Watch This 1980s Bernie Sanders Public Access Show On Recording His Folk Album

Behind the music with Bernie Sanders.

In the 1980s, then-mayor of Burlington, Vermont, Bernie Sanders had his own show on public access television.

The show, Bernie Speaks, aired on the Burlington public access channel Center for Media & Democracy (CCTV) on Channel 17 Town Meeting Television. The show is available under a Creative Commons license from CCTV.

One show was a behind the scenes look at the recording of Sanders' spoken word folk album. The thirty-minute episode from 1987 shows how the mayor and 30 musicians recorded the songs that appeared on the album, "Oh Freedom" and "We Shall Overcome."

In the episode, Sanders can be seen interviewing the recording artists about why they decided to do the album and sharing his thoughts on the mass media.

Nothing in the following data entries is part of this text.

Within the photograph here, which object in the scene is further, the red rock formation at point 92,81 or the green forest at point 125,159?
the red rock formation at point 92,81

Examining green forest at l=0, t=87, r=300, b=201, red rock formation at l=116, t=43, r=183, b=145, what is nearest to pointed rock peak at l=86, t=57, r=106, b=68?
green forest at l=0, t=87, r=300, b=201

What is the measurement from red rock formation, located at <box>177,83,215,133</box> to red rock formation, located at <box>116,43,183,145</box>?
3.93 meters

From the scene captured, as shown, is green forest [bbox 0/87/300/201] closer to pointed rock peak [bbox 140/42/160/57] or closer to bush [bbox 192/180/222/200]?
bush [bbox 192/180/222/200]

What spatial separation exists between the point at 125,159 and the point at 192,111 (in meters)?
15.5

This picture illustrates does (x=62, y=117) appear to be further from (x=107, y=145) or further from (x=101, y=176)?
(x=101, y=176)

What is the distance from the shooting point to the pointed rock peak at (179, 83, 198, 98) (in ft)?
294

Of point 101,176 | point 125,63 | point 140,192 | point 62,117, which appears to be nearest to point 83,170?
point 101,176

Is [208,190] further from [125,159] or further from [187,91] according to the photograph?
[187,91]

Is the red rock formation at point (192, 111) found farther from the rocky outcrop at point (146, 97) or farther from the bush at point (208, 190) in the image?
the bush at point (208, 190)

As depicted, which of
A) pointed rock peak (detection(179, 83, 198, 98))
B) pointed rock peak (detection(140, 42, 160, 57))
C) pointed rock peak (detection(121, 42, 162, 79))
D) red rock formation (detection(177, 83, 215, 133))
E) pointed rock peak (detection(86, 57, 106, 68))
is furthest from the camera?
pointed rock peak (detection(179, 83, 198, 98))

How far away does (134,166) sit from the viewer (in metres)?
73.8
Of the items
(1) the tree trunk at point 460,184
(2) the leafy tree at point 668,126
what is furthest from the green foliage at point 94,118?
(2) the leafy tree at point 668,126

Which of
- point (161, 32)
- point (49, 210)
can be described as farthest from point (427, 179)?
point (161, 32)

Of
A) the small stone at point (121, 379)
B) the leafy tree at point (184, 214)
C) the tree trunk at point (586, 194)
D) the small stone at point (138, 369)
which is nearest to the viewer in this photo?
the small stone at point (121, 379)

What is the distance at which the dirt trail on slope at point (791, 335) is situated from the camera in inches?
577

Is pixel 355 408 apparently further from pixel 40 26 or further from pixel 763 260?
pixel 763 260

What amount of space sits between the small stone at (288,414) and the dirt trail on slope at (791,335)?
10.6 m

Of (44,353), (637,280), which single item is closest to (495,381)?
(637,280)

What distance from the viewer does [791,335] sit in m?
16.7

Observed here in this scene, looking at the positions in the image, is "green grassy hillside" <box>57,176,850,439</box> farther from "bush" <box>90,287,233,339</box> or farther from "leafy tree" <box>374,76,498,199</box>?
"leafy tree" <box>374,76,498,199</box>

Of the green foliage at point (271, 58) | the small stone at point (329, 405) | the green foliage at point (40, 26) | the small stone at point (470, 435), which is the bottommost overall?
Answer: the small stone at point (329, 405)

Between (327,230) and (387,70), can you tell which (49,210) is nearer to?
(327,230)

"The literal fact is that we've doubled the number of billionaires in America in the last year, you've got one guy whose wealth grew by four billion dollars," Sanders says while talking to some of the artists. "One guy is now worth eight billion dollars and you've people sleeping out on the streets all over America."

"How come musicians aren't writing about that and I think the fault is not with musicians -- I think there are thousands of serious and good writers -- they say 'why the hell should I write that, where's it gonna go anyhow?"

The recording took place at Burlington Musician Todd Lockwood's White Crow studio.

Last year, when the album was uncovered, Lockwood spoke to the Vermont alt-weekly Seven Days where he said he called Sanders on a with the idea for the album. Originally Sanders was supposed to sing but they soon realized he was not musically-inclined. As a result, Sanders spoke lyrics while others served as backup singers.

"As talented of a guy as he is, he has absolutely not one musical bone in his body, and that became painfully obvious from the get-go," Lockwood told Seven Days. "This is a guy who couldn't even tap his foot to music coming over the radio. No sense of melody. No sense of rhythm — the rhythm part surprised me, because he has good rhythm when he's delivering a speech in public."